Aunque en la elección la abstención se redujo al 51%, Sebastián Piñera resultó electo con solo el 26,4% de los votantes registrados. En definitiva, sólo uno de cada cuatro ciudadanos se sintió representado por él. Hoy esa cifra debe ser mucho menor y en un clima donde, dondequiera que ocurra, el neoliberalismo es asediado por las protestas sociales.
El clima de la época cambió, y no sólo en América Latina. Sus falsas promesas ya no son creíbles y el pueblo se rebela: unos, como en Argentina, desalojando a sus voceros de gobierno a través del mecanismo electoral, y otros buscan con sus enormes movilizaciones –Chile, Ecuador, Haití, Honduras– poner fin a una situación incurablemente injusta. , proyecto inhumano y depredador. Es cierto: hay un “fin de ciclo” en la región. No la del progresismo, como postulan algunos, sino la del neoliberalismo, que sólo puede sostenerse, y no por mucho tiempo, a fuerza de brutales represiones.
*atilio boro Es profesor de ciencia política en la Universidad de Buenos Aires.
Traducción: Fernando Lima das Neves
Notas
[1] Cfr. “Regreso a la barbarie”, El País, 31 de agosto de 2019.

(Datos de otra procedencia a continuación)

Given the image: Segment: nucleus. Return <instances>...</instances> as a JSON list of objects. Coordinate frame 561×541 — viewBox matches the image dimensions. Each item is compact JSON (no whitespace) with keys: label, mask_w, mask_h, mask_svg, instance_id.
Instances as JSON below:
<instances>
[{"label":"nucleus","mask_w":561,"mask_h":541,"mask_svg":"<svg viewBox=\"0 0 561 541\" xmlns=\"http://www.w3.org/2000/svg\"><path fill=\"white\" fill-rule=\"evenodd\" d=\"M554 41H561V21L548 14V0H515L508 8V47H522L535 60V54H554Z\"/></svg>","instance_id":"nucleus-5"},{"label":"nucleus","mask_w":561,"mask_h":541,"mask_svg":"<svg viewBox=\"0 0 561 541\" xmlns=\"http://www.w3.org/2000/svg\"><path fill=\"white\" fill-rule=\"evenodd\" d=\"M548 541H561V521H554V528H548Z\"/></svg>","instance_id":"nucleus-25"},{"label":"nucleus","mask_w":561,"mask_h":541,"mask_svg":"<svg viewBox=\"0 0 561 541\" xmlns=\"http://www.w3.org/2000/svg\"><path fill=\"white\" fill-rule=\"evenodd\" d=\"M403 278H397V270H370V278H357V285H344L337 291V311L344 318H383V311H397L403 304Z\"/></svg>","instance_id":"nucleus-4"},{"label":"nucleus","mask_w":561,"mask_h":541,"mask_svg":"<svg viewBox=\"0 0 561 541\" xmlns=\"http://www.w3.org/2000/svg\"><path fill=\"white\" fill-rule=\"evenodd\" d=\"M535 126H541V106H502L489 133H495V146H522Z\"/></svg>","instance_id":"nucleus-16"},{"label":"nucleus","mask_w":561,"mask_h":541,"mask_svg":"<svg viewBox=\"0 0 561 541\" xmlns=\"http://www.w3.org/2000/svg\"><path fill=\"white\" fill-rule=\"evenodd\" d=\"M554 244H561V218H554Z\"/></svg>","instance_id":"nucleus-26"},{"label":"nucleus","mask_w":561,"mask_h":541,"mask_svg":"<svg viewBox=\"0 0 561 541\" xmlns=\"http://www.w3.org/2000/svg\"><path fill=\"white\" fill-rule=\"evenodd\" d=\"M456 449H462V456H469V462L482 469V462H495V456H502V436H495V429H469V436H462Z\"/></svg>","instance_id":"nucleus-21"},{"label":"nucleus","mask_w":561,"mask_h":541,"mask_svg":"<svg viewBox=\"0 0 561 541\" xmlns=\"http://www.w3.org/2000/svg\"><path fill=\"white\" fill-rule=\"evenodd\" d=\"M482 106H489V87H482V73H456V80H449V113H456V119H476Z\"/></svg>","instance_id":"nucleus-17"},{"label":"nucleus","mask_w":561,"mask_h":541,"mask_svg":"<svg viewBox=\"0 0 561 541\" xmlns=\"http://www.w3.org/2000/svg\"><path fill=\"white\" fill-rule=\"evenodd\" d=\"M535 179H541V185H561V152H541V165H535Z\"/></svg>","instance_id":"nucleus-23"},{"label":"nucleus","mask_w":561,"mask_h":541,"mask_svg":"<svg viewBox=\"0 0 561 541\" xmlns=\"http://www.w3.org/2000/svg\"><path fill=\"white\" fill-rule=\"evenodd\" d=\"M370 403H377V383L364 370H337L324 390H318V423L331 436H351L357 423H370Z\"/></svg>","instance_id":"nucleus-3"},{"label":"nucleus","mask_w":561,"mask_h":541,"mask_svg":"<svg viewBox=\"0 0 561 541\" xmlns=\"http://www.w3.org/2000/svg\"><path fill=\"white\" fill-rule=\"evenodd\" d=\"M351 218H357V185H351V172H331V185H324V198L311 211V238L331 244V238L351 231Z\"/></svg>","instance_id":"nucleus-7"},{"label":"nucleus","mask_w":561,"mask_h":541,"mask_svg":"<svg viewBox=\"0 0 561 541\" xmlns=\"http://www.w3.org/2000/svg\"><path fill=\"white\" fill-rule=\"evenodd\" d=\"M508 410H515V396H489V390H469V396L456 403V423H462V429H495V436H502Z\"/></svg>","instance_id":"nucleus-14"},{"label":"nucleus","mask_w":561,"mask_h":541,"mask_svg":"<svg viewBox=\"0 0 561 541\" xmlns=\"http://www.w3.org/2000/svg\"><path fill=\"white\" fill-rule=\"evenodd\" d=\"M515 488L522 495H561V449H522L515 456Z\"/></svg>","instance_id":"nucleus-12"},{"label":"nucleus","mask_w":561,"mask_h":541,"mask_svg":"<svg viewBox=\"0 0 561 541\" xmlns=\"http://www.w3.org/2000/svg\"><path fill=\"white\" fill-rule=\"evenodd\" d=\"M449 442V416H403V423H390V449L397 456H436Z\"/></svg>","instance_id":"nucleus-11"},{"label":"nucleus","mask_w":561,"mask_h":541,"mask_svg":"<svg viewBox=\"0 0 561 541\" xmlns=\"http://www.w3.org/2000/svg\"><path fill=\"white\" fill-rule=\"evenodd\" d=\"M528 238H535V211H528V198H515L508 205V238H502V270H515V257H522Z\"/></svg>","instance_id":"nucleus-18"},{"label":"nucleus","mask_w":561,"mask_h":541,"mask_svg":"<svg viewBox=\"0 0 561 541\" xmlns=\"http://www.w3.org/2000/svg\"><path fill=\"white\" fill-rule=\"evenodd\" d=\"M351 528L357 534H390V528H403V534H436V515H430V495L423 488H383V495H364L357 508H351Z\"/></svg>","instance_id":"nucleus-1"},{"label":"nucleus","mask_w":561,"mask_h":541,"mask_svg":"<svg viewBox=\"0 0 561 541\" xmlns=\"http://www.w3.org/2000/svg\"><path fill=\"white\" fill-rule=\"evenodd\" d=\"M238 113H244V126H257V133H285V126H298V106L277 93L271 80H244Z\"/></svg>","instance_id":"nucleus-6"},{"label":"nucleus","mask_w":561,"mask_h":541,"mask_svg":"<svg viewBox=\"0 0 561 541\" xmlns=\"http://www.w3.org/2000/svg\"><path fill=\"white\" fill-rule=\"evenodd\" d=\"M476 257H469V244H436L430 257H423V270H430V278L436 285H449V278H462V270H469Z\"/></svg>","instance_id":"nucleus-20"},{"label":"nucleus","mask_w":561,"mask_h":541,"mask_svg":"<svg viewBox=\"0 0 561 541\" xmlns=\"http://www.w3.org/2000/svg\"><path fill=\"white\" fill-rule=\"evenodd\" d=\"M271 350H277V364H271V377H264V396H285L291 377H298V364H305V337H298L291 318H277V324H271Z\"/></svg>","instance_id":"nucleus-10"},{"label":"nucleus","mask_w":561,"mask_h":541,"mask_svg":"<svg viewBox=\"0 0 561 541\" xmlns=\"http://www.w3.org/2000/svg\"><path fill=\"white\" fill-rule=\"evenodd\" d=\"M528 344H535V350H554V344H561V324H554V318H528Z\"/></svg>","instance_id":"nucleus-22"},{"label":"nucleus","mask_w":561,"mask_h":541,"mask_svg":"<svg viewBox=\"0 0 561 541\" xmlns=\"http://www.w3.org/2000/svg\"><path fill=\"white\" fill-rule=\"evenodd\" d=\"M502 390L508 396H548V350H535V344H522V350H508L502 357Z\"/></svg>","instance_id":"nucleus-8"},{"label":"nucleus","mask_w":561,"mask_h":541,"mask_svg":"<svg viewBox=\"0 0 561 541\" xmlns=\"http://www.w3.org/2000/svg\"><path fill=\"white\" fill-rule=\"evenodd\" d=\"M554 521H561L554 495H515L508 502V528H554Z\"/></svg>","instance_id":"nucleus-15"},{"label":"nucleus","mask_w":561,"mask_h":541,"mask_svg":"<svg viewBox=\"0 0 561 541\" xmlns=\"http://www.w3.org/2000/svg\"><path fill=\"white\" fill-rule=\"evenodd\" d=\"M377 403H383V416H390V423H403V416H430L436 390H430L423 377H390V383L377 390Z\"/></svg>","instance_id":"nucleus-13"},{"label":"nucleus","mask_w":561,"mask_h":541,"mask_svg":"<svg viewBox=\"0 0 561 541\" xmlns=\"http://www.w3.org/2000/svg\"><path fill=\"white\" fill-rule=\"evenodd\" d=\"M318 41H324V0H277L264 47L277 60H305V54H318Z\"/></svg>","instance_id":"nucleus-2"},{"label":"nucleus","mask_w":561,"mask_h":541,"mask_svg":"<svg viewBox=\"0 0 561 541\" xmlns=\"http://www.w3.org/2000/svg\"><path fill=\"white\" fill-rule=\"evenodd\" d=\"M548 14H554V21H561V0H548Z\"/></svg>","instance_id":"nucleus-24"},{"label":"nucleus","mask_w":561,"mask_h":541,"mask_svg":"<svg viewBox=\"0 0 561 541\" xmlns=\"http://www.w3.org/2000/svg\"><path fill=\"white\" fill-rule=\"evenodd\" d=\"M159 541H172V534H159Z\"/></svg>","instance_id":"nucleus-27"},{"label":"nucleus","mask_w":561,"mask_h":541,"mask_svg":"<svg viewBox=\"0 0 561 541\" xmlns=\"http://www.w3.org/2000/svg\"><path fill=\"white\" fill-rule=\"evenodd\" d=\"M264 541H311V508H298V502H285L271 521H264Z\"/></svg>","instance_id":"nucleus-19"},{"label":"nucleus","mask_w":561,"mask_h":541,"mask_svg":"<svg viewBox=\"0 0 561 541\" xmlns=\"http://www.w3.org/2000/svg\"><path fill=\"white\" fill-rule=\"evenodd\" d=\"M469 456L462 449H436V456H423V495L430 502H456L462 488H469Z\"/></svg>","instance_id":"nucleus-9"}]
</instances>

[2] Los datos de la Fundación Sol están recogidos en la nota de Nicolás Sepúlveda para la revista digital La pantalla (www.elmostrator.cl/destacado/2019/08/21). La fuente original está en http://www.fundacionsol.cl/2018/12/un-tercio-de-los-chilenos-no-tiene-ingresos-del-trabajo-suficientes-para-superar-la-pobreza/. Los datos sobre la desigualdad se pueden encontrar en un informe del Banco Mundial: “Enfrentando la desigualdad(Washington: 2016).